[Exercise]:
Reproduce every line of the listing below word for word, leaving out the pictures.

[Provided data]:
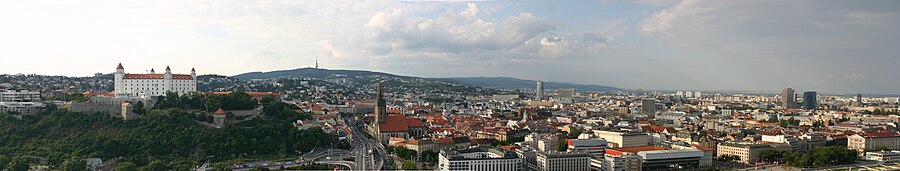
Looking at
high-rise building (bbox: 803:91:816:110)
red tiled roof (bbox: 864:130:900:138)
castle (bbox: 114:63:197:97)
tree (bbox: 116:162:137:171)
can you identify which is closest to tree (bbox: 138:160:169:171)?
tree (bbox: 116:162:137:171)

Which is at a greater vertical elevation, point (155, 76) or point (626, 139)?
point (155, 76)

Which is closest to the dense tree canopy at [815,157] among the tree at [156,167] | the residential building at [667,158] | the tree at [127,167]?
the residential building at [667,158]

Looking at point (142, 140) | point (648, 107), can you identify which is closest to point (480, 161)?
point (142, 140)

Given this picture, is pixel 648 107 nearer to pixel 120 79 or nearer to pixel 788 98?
pixel 788 98

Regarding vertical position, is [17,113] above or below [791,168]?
above

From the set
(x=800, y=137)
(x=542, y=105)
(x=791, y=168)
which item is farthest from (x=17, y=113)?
(x=542, y=105)

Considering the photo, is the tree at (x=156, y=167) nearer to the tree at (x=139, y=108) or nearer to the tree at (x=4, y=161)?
the tree at (x=4, y=161)

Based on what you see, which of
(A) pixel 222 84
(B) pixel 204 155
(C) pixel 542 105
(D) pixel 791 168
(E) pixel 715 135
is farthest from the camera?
(C) pixel 542 105

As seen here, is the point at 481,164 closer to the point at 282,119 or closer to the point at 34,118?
the point at 282,119

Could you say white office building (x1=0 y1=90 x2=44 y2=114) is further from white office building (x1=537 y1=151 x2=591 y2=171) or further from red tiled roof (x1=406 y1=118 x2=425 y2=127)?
white office building (x1=537 y1=151 x2=591 y2=171)
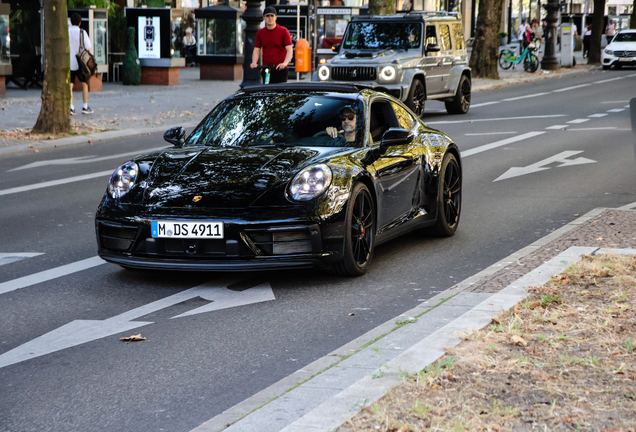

[Solution for this exercise]:
Looking at
high-rise building (bbox: 803:91:816:110)
red tiled roof (bbox: 864:130:900:138)
castle (bbox: 114:63:197:97)
tree (bbox: 116:162:137:171)
can you identify which is closest to tree (bbox: 138:160:169:171)?
tree (bbox: 116:162:137:171)

Which is at a greater vertical elevation, point (155, 76) or point (626, 139)?
point (155, 76)

Which is closest to the dense tree canopy at [815,157] among the tree at [156,167] | the residential building at [667,158] | the tree at [127,167]?
the residential building at [667,158]

Looking at point (142, 140) | point (648, 107), can you identify which is closest to point (480, 161)?
point (142, 140)

Given this picture, is pixel 648 107 nearer to pixel 120 79 or nearer to pixel 788 98?
pixel 788 98

Regarding vertical position, is [17,113] above or below [791,168]?
above

From the set
(x=800, y=137)
(x=542, y=105)
(x=791, y=168)
which item is farthest from (x=17, y=113)?
(x=542, y=105)

Considering the photo, is the tree at (x=156, y=167) nearer to the tree at (x=139, y=108) or nearer to the tree at (x=4, y=161)?
the tree at (x=4, y=161)

Based on what you see, which of
(A) pixel 222 84
(B) pixel 204 155
(C) pixel 542 105
(D) pixel 791 168
(E) pixel 715 135
is farthest from the camera?
(C) pixel 542 105

As seen here, is the point at 481,164 closer to the point at 282,119 or closer to the point at 34,118?
the point at 282,119

Could you say white office building (x1=0 y1=90 x2=44 y2=114) is further from white office building (x1=537 y1=151 x2=591 y2=171) or further from red tiled roof (x1=406 y1=118 x2=425 y2=127)?
white office building (x1=537 y1=151 x2=591 y2=171)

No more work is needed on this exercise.